Los postuladores ejercieron presión en favor de sus
causas, los obispos intentaron la persuasión en apoyo
de candidatos locales. Había más de quince candidatos
listos para ser tenidos en consideración por el papa,
más que domingos en octubre para celebrarlos. En efecto,
algunos funcionarios temían que el papa pudiera excederse
y desleír así la individualidad de cada nuevo
santo o beato. Al final, se eligieron tres candidatos para
la beatificación y dos para la conización (uno
era una causa de grupo); y el conjunto de sus biografías
decía más acerca de la actitud de la Iglesia
frente al matrimonio, la sexualidad y la santidad que todos
los aburridos discursos del sínodo sobre la vocación
de santidad del laicado.
El 4 de octubre, el primer domingo del sínodo, los
obispos se reunieron en la basílica de San Pedro para
asistir a la beatificación de tres mártires
legos. Puesto que uno de los temas pnncipales del sínodo
era el papel de los movimientos laicos, tales como la Acción
Católica italiana, el trío de los nuevos beatos
fue escogido evidentemente en su función de ejemplos
de la santidad que puede alcanzarse trabajando "en el
mundo" a través de tales organizaciones. "Los
tres son laicos, son jóvenes Y son mártires",
subrayó el papa en su homilía" y juntos
constituían nada menos que "un signo profético
de la Iglesia del tercer milenio".
Lo que el papa no mencionó es que ninguno de los tres
era casado. Solamente uno, el único varón que
había entre ellos, Marcel Callo, el valiente joven
francés que murió en Mauthausen, había
tenido por lo menos la intención de casarse. El papa
señaló que Callo había dejado atrás
a "una prometida a la que amaba tierna y castamente",
aunque no lo estaba beatificando por su castidad, sino por
el coraje que mostró como catequista. Y la castidad
era precisamente el tema de las otras historias de mártires.
..........
TAREA 1: Según el texto sobre el sínodo, ¿por qué se eligió a los tres mártires laicos que fueron beatificados el 4 de octubre? Responde en una a tres oraciones.
TAREA 2: Copia sin cambios el fragmento del texto sobre el sínodo que va desde "Lo que el papa" hasta "historias de mártires.", incluyendo ambas partes.
El material que viene después es aparte y no tiene que ver con el texto sobre el sínodo.
..........
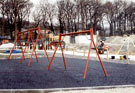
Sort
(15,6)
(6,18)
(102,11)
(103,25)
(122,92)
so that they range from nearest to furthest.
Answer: (122,92) < (15,6) < (6,18) < (102,11) < (103,25)

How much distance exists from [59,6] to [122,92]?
55.3 m

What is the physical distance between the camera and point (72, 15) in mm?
57406

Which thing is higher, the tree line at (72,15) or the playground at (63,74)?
the tree line at (72,15)

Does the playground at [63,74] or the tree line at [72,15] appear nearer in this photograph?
the playground at [63,74]

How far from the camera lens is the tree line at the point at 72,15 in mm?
54250

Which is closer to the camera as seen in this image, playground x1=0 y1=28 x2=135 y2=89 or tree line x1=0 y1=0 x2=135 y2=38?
playground x1=0 y1=28 x2=135 y2=89

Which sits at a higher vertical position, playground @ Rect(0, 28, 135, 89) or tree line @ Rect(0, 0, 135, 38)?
tree line @ Rect(0, 0, 135, 38)

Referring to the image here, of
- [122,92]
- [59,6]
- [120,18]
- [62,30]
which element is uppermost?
[59,6]

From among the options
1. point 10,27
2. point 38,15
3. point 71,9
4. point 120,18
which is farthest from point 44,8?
point 120,18

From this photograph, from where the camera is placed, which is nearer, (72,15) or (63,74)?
(63,74)

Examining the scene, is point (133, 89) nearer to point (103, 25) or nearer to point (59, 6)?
point (59, 6)

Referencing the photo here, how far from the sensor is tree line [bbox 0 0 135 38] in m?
54.2

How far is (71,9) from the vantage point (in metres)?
57.3

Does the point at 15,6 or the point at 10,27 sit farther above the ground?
the point at 15,6
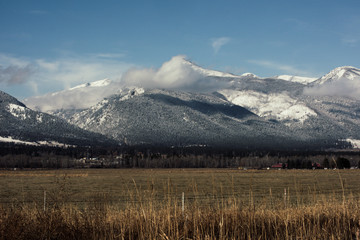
..........
RESPUESTA 1: Uno de los temas principales del sínodo era el papel de los movimientos laicos, como la Acción Católica italiana. Por eso los tres fueron escogidos como ejemplos de la santidad que puede alcanzarse trabajando "en el mundo" a través de esas organizaciones.

RESPUESTA 2:
Lo que el papa no mencionó es que ninguno de los tres
era casado. Solamente uno, el único varón que
había entre ellos, Marcel Callo, el valiente joven
francés que murió en Mauthausen, había
tenido por lo menos la intención de casarse. El papa
señaló que Callo había dejado atrás
a "una prometida a la que amaba tierna y castamente",
aunque no lo estaba beatificando por su castidad, sino por
el coraje que mostró como catequista. Y la castidad
era precisamente el tema de las otras historias de mártires.